BEGIN
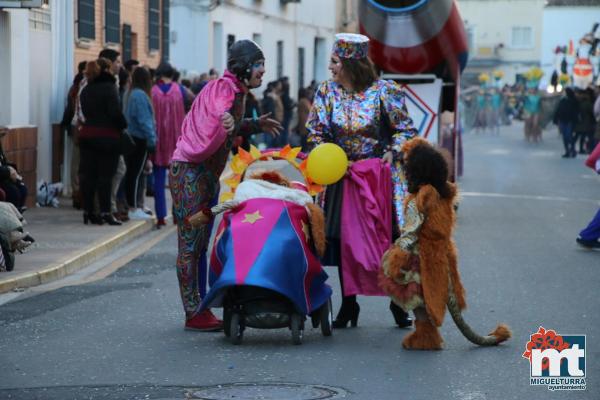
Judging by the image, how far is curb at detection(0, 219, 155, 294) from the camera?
11672 mm

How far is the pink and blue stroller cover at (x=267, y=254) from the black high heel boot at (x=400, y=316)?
2.53 ft

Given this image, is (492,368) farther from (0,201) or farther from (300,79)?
(300,79)

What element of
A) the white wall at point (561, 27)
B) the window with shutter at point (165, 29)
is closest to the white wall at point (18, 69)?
the window with shutter at point (165, 29)

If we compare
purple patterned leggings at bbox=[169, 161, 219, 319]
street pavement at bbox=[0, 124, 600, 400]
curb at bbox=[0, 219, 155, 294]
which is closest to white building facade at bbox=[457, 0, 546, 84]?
curb at bbox=[0, 219, 155, 294]

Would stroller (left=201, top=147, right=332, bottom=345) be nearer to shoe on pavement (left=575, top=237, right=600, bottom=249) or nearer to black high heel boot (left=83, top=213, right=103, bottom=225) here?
shoe on pavement (left=575, top=237, right=600, bottom=249)

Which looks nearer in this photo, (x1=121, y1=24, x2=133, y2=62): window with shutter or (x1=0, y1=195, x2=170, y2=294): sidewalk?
(x1=0, y1=195, x2=170, y2=294): sidewalk

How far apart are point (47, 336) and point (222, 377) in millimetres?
1872

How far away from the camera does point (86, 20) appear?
861 inches

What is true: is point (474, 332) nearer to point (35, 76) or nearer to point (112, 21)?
point (35, 76)

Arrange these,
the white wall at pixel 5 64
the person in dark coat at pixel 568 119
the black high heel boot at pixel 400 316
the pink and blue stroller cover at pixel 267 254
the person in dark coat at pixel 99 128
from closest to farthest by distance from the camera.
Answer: the pink and blue stroller cover at pixel 267 254 → the black high heel boot at pixel 400 316 → the person in dark coat at pixel 99 128 → the white wall at pixel 5 64 → the person in dark coat at pixel 568 119

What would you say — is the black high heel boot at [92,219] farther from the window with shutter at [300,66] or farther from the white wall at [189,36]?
the window with shutter at [300,66]

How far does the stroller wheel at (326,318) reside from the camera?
29.4 ft

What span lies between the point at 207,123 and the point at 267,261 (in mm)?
1094

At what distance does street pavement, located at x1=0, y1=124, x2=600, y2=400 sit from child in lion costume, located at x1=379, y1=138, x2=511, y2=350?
230mm
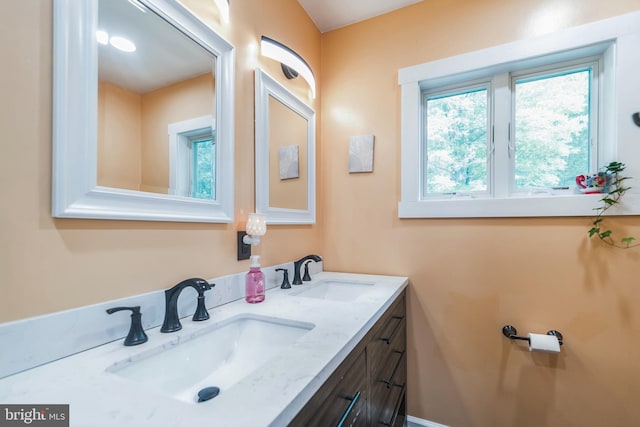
END
### [Short exercise]
Rewrite every line of the records above as a Markdown table with a "Row" column for the row number and an "Entry" column for the line, and skip blank lines. Leave the pictures out.

### [Expected answer]
| Row | Entry |
|---|---|
| 1 | Judging by the image, how far is curb at detection(0, 219, 155, 294) from the camera? |
| 2 | 11672 mm |
| 3 | How far is the pink and blue stroller cover at (x=267, y=254) from the black high heel boot at (x=400, y=316)? |
| 4 | 2.53 ft |
| 5 | Given this image, is (492,368) farther from (0,201) or farther from (300,79)? |
| 6 | (300,79) |
| 7 | What element of |
| 8 | A) the white wall at point (561, 27) |
| 9 | B) the window with shutter at point (165, 29) |
| 10 | is closest to the white wall at point (18, 69)? |
| 11 | the window with shutter at point (165, 29) |
| 12 | If we compare |
| 13 | purple patterned leggings at bbox=[169, 161, 219, 319] |
| 14 | street pavement at bbox=[0, 124, 600, 400] |
| 15 | curb at bbox=[0, 219, 155, 294] |
| 16 | which is closest to white building facade at bbox=[457, 0, 546, 84]? |
| 17 | curb at bbox=[0, 219, 155, 294] |
| 18 | Would stroller (left=201, top=147, right=332, bottom=345) be nearer to shoe on pavement (left=575, top=237, right=600, bottom=249) or nearer to black high heel boot (left=83, top=213, right=103, bottom=225) here? |
| 19 | shoe on pavement (left=575, top=237, right=600, bottom=249) |
| 20 | Which looks nearer in this photo, (x1=121, y1=24, x2=133, y2=62): window with shutter or (x1=0, y1=195, x2=170, y2=294): sidewalk? |
| 21 | (x1=0, y1=195, x2=170, y2=294): sidewalk |
| 22 | How far apart are point (47, 336) and point (222, 377) in millimetres? |
| 23 | 1872 |
| 24 | How far away from the camera does point (86, 20) appear? |
| 25 | 861 inches |
| 26 | What is true: is point (474, 332) nearer to point (35, 76) or nearer to point (112, 21)? |
| 27 | point (35, 76) |
| 28 | Arrange these, |
| 29 | the white wall at pixel 5 64 |
| 30 | the person in dark coat at pixel 568 119 |
| 31 | the black high heel boot at pixel 400 316 |
| 32 | the pink and blue stroller cover at pixel 267 254 |
| 33 | the person in dark coat at pixel 99 128 |
| 34 | from closest to farthest by distance from the camera. |
| 35 | Answer: the pink and blue stroller cover at pixel 267 254 → the black high heel boot at pixel 400 316 → the person in dark coat at pixel 99 128 → the white wall at pixel 5 64 → the person in dark coat at pixel 568 119 |
| 36 | What would you say — is the black high heel boot at [92,219] farther from the window with shutter at [300,66] or farther from the white wall at [189,36]? |
| 37 | the window with shutter at [300,66] |
| 38 | How far does the stroller wheel at (326,318) reside from the camera? |
| 39 | 29.4 ft |
| 40 | What span lies between the point at 207,123 and the point at 267,261 (in mm)? |
| 41 | 1094 |
| 42 | At what distance does street pavement, located at x1=0, y1=124, x2=600, y2=400 sit from child in lion costume, located at x1=379, y1=138, x2=511, y2=350? |
| 43 | 230mm |